Written exercise »
Edit the data below so that every "green sign on pole" becomes "green street sign", changing nothing else. Leave the pictures out of your answer.

[Dataset extract start]

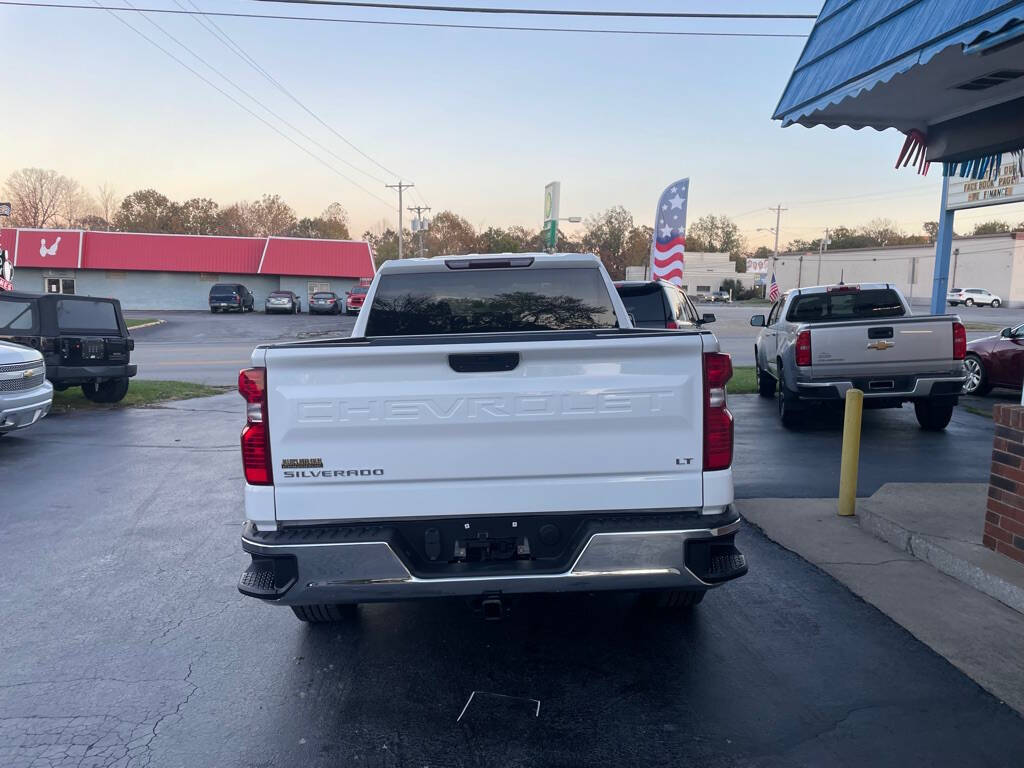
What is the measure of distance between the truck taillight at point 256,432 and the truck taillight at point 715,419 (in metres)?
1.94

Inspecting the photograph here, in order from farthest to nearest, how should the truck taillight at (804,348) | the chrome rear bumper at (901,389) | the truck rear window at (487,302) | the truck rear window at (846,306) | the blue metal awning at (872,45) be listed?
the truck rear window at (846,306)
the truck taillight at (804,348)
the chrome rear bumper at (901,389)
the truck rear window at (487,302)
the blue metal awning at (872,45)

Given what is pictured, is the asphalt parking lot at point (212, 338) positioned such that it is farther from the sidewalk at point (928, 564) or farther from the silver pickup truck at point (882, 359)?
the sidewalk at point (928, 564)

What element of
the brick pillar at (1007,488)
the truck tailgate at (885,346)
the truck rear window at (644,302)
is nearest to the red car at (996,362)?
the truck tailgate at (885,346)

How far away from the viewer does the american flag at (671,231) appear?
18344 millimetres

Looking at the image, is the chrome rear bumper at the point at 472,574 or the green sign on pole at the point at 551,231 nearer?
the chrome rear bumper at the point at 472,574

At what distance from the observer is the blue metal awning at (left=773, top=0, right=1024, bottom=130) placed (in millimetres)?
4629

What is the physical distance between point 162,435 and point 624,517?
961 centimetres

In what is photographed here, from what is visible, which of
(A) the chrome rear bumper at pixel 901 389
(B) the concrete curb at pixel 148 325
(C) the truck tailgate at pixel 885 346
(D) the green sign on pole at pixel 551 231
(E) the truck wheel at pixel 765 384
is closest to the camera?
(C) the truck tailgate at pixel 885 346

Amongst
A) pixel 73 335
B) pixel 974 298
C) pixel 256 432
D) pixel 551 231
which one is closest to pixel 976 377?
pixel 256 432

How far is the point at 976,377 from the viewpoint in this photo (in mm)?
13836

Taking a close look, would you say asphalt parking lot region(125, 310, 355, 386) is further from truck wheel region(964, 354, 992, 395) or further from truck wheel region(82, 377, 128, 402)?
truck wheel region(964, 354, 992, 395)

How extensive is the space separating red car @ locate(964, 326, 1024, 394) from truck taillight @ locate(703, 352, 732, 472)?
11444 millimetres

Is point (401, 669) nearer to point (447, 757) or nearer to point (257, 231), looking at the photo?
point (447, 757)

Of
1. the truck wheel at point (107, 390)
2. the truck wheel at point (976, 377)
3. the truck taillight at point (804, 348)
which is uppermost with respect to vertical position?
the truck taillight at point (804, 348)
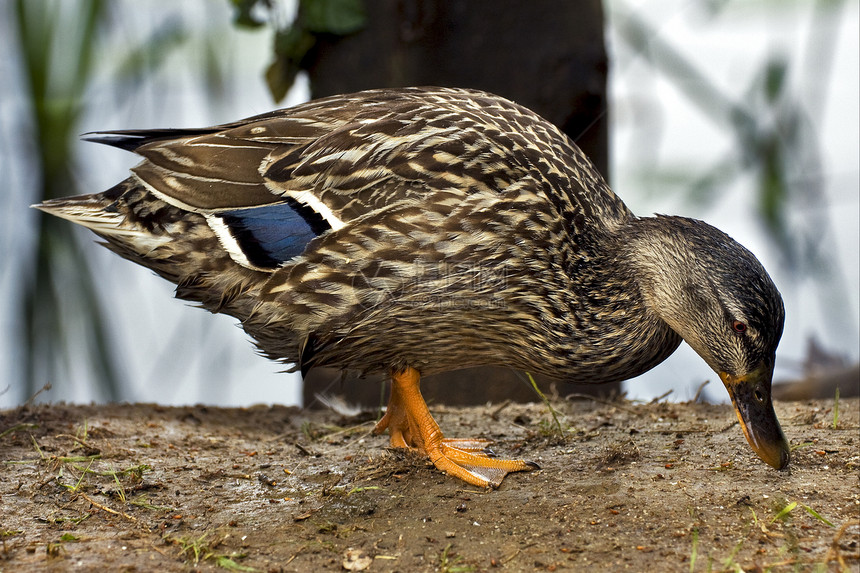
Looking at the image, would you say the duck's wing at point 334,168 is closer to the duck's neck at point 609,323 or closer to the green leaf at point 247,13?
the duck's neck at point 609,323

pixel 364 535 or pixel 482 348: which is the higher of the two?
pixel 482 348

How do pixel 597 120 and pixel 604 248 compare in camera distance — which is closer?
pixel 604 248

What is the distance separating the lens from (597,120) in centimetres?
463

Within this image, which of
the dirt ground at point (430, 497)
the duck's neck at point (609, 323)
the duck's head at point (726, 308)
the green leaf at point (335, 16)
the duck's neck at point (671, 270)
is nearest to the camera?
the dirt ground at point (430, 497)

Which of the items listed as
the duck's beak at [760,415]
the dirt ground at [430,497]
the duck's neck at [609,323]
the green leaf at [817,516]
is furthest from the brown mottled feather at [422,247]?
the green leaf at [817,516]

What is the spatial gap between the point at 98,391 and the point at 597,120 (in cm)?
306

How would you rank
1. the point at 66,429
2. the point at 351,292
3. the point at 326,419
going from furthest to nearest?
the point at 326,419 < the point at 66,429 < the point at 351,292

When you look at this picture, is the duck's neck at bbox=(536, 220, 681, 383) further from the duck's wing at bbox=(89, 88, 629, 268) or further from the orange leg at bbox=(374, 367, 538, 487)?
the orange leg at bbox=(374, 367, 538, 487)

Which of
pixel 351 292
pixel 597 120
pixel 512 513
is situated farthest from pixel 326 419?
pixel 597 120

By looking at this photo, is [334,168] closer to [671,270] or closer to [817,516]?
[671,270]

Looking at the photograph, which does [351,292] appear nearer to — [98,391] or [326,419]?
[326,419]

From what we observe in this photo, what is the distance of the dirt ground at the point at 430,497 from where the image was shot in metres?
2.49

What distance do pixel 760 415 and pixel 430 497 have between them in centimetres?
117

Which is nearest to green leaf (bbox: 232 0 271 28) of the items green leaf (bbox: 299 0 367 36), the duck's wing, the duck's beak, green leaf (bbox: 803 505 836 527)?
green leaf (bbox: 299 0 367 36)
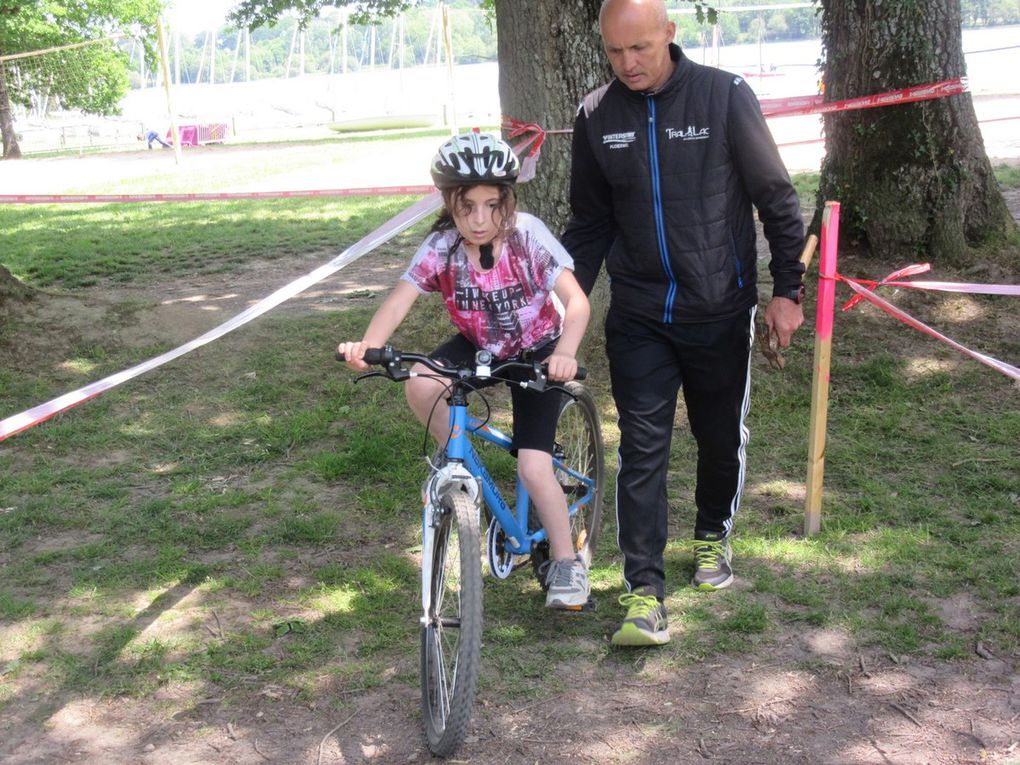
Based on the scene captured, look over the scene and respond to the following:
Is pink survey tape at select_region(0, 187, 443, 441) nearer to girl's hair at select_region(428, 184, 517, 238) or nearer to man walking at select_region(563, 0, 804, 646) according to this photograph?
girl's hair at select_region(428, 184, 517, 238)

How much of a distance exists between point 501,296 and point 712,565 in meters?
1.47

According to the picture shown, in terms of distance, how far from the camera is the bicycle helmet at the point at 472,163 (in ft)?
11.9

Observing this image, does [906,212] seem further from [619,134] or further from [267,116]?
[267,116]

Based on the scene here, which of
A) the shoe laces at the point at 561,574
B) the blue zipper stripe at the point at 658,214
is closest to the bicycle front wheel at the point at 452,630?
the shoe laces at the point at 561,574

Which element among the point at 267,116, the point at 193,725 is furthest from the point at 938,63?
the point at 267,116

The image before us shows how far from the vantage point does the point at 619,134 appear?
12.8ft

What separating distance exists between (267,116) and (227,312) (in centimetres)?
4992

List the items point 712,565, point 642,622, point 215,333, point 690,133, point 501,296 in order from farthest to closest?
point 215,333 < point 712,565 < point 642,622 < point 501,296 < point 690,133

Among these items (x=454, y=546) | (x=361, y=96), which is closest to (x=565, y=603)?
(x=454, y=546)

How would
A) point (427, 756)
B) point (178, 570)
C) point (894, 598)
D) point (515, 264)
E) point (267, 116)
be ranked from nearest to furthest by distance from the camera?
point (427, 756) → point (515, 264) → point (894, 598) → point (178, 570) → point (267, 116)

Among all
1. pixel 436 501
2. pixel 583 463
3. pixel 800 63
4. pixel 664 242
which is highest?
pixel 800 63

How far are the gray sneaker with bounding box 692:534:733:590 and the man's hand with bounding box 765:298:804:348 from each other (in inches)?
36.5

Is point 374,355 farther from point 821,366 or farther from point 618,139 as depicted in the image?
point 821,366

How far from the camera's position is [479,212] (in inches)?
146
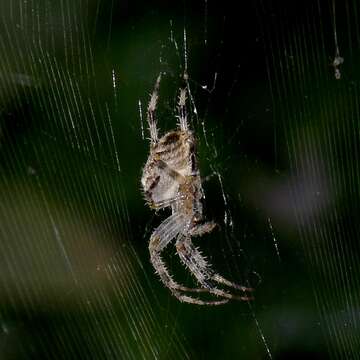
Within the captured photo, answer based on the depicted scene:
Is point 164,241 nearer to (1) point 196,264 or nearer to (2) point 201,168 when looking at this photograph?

[Dataset extract end]

The result »
What is the measure of distance between the truck taillight at point 256,432 and the truck taillight at point 715,419 (in metres)?
1.94

Inspecting the photograph here, in order from farthest to nearest, how should the truck taillight at (804,348) | the chrome rear bumper at (901,389) | the truck rear window at (487,302) | the truck rear window at (846,306) | the blue metal awning at (872,45) be listed?
the truck rear window at (846,306)
the truck taillight at (804,348)
the chrome rear bumper at (901,389)
the truck rear window at (487,302)
the blue metal awning at (872,45)

Given what is pictured, is the asphalt parking lot at point (212, 338) positioned such that it is farther from the sidewalk at point (928, 564) or farther from the silver pickup truck at point (882, 359)?
the sidewalk at point (928, 564)

What element of
the brick pillar at (1007,488)
the truck tailgate at (885,346)
the truck rear window at (644,302)
is nearest to the red car at (996,362)?
the truck tailgate at (885,346)

How far away from the viewer does the american flag at (671,231) appear?
18344 millimetres

Looking at the image, is the chrome rear bumper at the point at 472,574 or the green street sign at the point at 551,231 nearer?
the chrome rear bumper at the point at 472,574

At what distance from the observer is the blue metal awning at (left=773, top=0, right=1024, bottom=130) placed (in millimetres)?
4629

What is the physical distance between point 162,435 and point 624,517?
961 centimetres

In what is photographed here, from what is visible, which of
(A) the chrome rear bumper at pixel 901 389
(B) the concrete curb at pixel 148 325
(C) the truck tailgate at pixel 885 346
(D) the green street sign at pixel 551 231
(E) the truck wheel at pixel 765 384
is closest to the camera?
(C) the truck tailgate at pixel 885 346

Amongst
A) pixel 73 335
B) pixel 974 298
C) pixel 256 432
D) pixel 551 231
which one is closest to pixel 976 377?
pixel 256 432

How far is the point at 976,377 from the viewpoint in this photo (in mm)?
13836

Taking a close look, would you say asphalt parking lot region(125, 310, 355, 386) is further from truck wheel region(964, 354, 992, 395) or further from truck wheel region(82, 377, 128, 402)?
truck wheel region(964, 354, 992, 395)

How extensive is the space separating red car @ locate(964, 326, 1024, 394) from truck taillight @ locate(703, 352, 732, 472)?
11444 millimetres

Is point (401, 669) nearer to point (447, 757) or nearer to point (257, 231), looking at the photo?
point (447, 757)

Of
1. the truck wheel at point (107, 390)
2. the truck wheel at point (976, 377)
3. the truck taillight at point (804, 348)
which is uppermost with respect to vertical position?
the truck taillight at point (804, 348)
Looking at the image, would you say the duck's wing at point 334,168 is closer to the duck's neck at point 609,323 or closer to the green leaf at point 247,13?
the duck's neck at point 609,323

pixel 364 535 or pixel 482 348: which is the higher of the two?
pixel 482 348

How do pixel 597 120 and pixel 604 248 compare in camera distance — which is closer?
pixel 604 248

What is the distance separating the lens from (597,120) in centimetres?
463

Within this image, which of
the dirt ground at point (430, 497)
the duck's neck at point (609, 323)
the duck's head at point (726, 308)
the green leaf at point (335, 16)
the duck's neck at point (671, 270)
is nearest to the camera?
the dirt ground at point (430, 497)

Which of the items listed as
the duck's beak at [760,415]
the dirt ground at [430,497]
the duck's neck at [609,323]
the green leaf at [817,516]
is furthest from the brown mottled feather at [422,247]?
the green leaf at [817,516]

What is the spatial gap between the point at 98,391 and the point at 597,120 (in cm)?
306

How would you rank
1. the point at 66,429
2. the point at 351,292
3. the point at 326,419
going from furthest to nearest?
the point at 326,419 < the point at 66,429 < the point at 351,292

When you look at this picture, is the duck's neck at bbox=(536, 220, 681, 383) further from the duck's wing at bbox=(89, 88, 629, 268) or further from the orange leg at bbox=(374, 367, 538, 487)?
the orange leg at bbox=(374, 367, 538, 487)

Which of
pixel 351 292
pixel 597 120
pixel 512 513
is situated farthest from pixel 326 419?
pixel 597 120

By looking at this photo, is [334,168] closer to [671,270] or closer to [817,516]?
[671,270]

Looking at the photograph, which does [351,292] appear nearer to — [98,391] or [326,419]?
[326,419]

From what we observe in this photo, what is the distance of the dirt ground at the point at 430,497 from where the image was shot in metres?
2.49

What distance do pixel 760 415 and pixel 430 497 have between them in centimetres?
117

Which is nearest to green leaf (bbox: 232 0 271 28) of the items green leaf (bbox: 299 0 367 36), the duck's wing, the duck's beak, green leaf (bbox: 803 505 836 527)?
green leaf (bbox: 299 0 367 36)
Based on the scene captured, look over the scene and respond to the following:
Is pink survey tape at select_region(0, 187, 443, 441) nearer to girl's hair at select_region(428, 184, 517, 238) or nearer to man walking at select_region(563, 0, 804, 646) according to this photograph?
girl's hair at select_region(428, 184, 517, 238)

How much of a distance exists between point 501,296 and point 712,565 in meters?
1.47

According to the picture shown, in terms of distance, how far from the camera is the bicycle helmet at the point at 472,163 (in ft)?
11.9

Observing this image, does [906,212] seem further from [619,134] or further from [267,116]?
[267,116]

Based on the scene here, which of
A) the shoe laces at the point at 561,574
B) the blue zipper stripe at the point at 658,214
is closest to the bicycle front wheel at the point at 452,630?
the shoe laces at the point at 561,574

Which element among the point at 267,116, the point at 193,725 is furthest from the point at 938,63?
the point at 267,116

The image before us shows how far from the vantage point does the point at 619,134 appear?
12.8ft

What separating distance exists between (267,116) and (227,312) (in centimetres)?
4992

List the items point 712,565, point 642,622, point 215,333, point 690,133, point 501,296 in order from farthest to closest?
point 215,333 < point 712,565 < point 642,622 < point 501,296 < point 690,133

Among these items (x=454, y=546) | (x=361, y=96), which is closest to (x=565, y=603)?
(x=454, y=546)

How would
A) point (427, 756)
B) point (178, 570)
C) point (894, 598)
D) point (515, 264)
E) point (267, 116)
be ranked from nearest to furthest by distance from the camera?
point (427, 756) → point (515, 264) → point (894, 598) → point (178, 570) → point (267, 116)

Among all
1. pixel 436 501
2. pixel 583 463
3. pixel 800 63
4. pixel 664 242
which is highest?
pixel 800 63

How far are the gray sneaker with bounding box 692:534:733:590 and the man's hand with bounding box 765:298:804:348 from each other (in inches)?
36.5

Is point 374,355 farther from point 821,366 or farther from point 618,139 as depicted in the image?
point 821,366

How far from the camera's position is [479,212] (in inches)?
146
Within the captured photo, answer based on the depicted scene:
Is point 164,241 nearer to (1) point 196,264 or nearer to (2) point 201,168 when looking at this photograph?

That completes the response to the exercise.